DATASET ENTRIES:
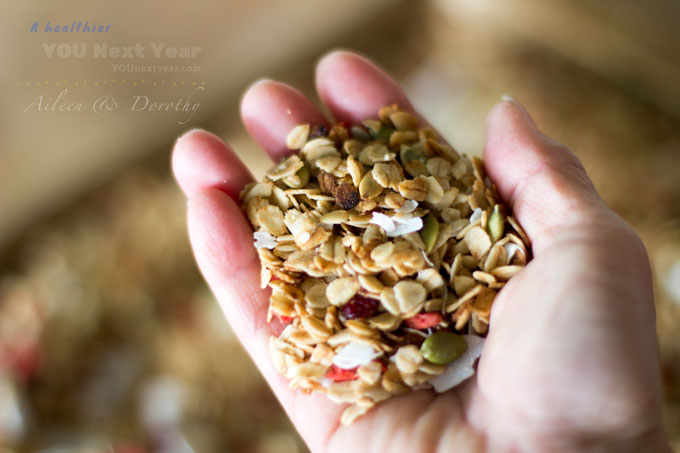 A handful of goodness! Fragrant granola, still warm from the oven
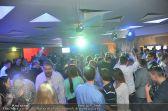 Club Fusion - Babenberger Passage - Fr 12.04.2013 - 15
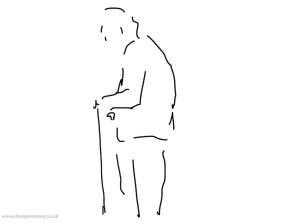 Danny Mooney 'Old man, 27/8/2014' iPad drawing #APAD
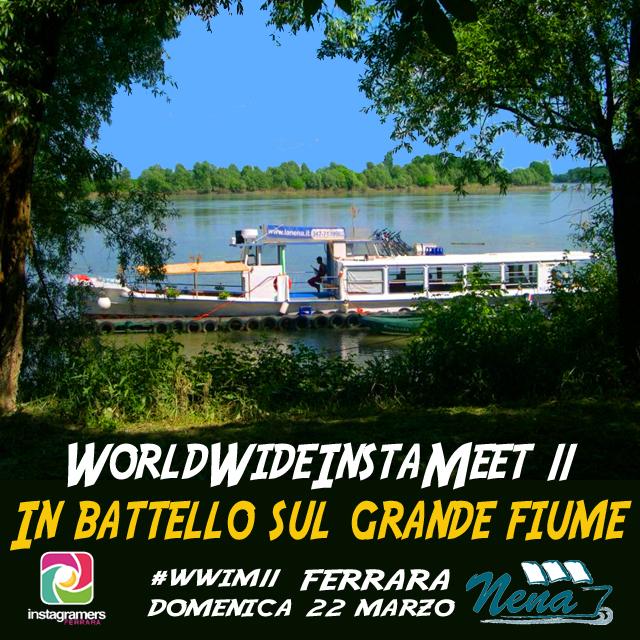 WWIM11Ferrara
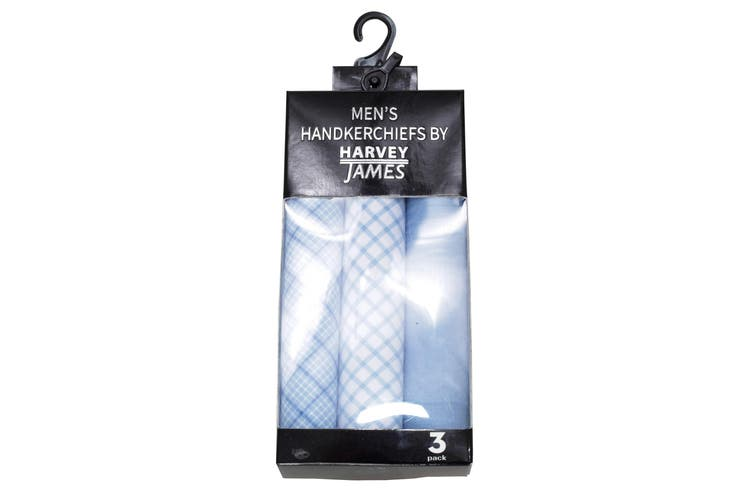 Harvey James Mens Cotton Handkerchiefs (Pack Of 3) (Light Blue) (One Size)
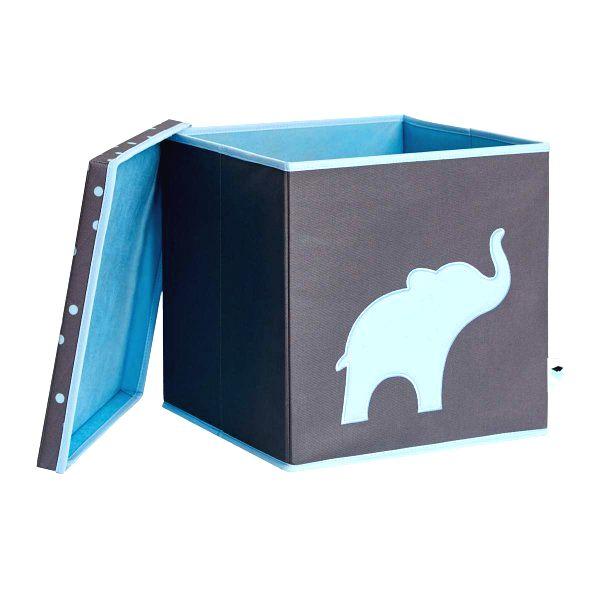 d1ae8838b Úložný box na hračky s krytom - šedý, modrý slon | Detský obchod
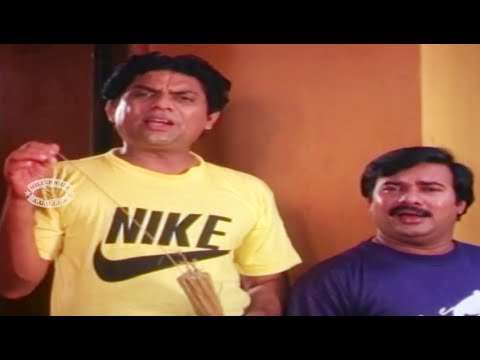 JAGATHY & MANIYANPILLA RAJU NON STOP COMEDY SCENES | Hit Comedy Scenes | Non Stop Comedy Scenes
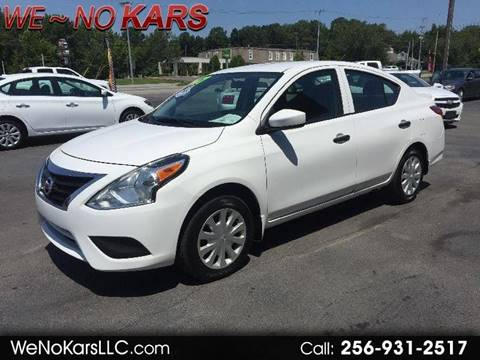 2017 Nissan Versa for sale in Arab, AL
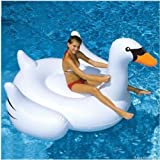 Labu Store Inflatable Swimming Pool Float Summer Lake Swimming Lounge Pool Kid Giant Rideable White Inflatable Swan Design Toys Float Raft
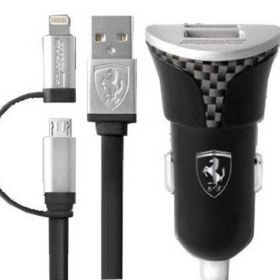Ferrari Bundle Pack Car Charger with Carbon Fiber Print includes 2 in 1 Cable (Lightning and Micro USB)-Black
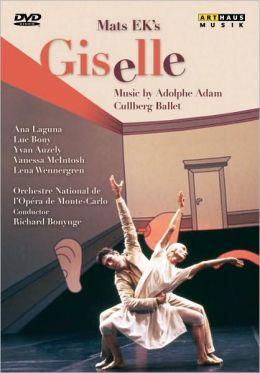 Giselle (Cullberg Ballet)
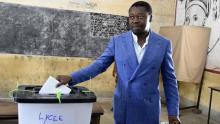 فور نياسينغبي: الرئيس التوغولي الفائز بولاية رابعة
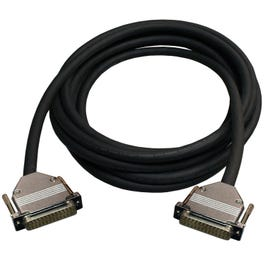 Image for DM-Series Snake DB-25 to DB-25 (Assorted Lengths) from SamAsh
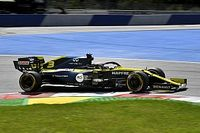 """Ricciardo : """"Pas sûr de savoir ce qui s'est passé"""""""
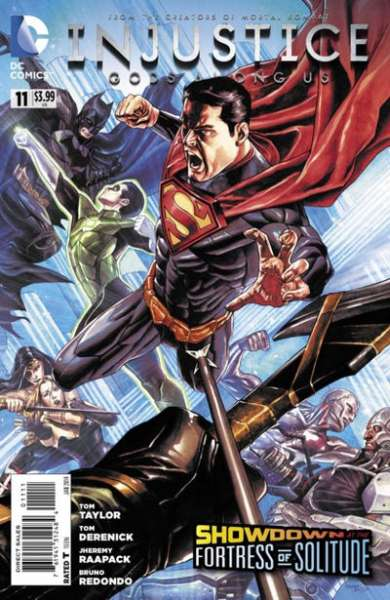Injustice: Gods Among Us #11 comic books for sale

TASK: Print the listing exactly, but skip its pictures.

EXERCISE RESPONSE:
 A handful of goodness! Fragrant granola, still warm from the oven
 Club Fusion - Babenberger Passage - Fr 12.04.2013 - 15
 Danny Mooney 'Old man, 27/8/2014' iPad drawing #APAD
 WWIM11Ferrara
 Harvey James Mens Cotton Handkerchiefs (Pack Of 3) (Light Blue) (One Size)
 d1ae8838b Úložný box na hračky s krytom - šedý, modrý slon | Detský obchod
 JAGATHY & MANIYANPILLA RAJU NON STOP COMEDY SCENES | Hit Comedy Scenes | Non Stop Comedy Scenes
 2017 Nissan Versa for sale in Arab, AL
 Labu Store Inflatable Swimming Pool Float Summer Lake Swimming Lounge Pool Kid Giant Rideable White Inflatable Swan Design Toys Float Raft
Ferrari Bundle Pack Car Charger with Carbon Fiber Print includes 2 in 1 Cable (Lightning and Micro USB)-Black
 Giselle (Cullberg Ballet)
 فور نياسينغبي: الرئيس التوغولي الفائز بولاية رابعة
 Image for DM-Series Snake DB-25 to DB-25 (Assorted Lengths) from SamAsh
 """Ricciardo : """"Pas sûr de savoir ce qui s'est passé"""""""
Injustice: Gods Among Us #11 comic books for sale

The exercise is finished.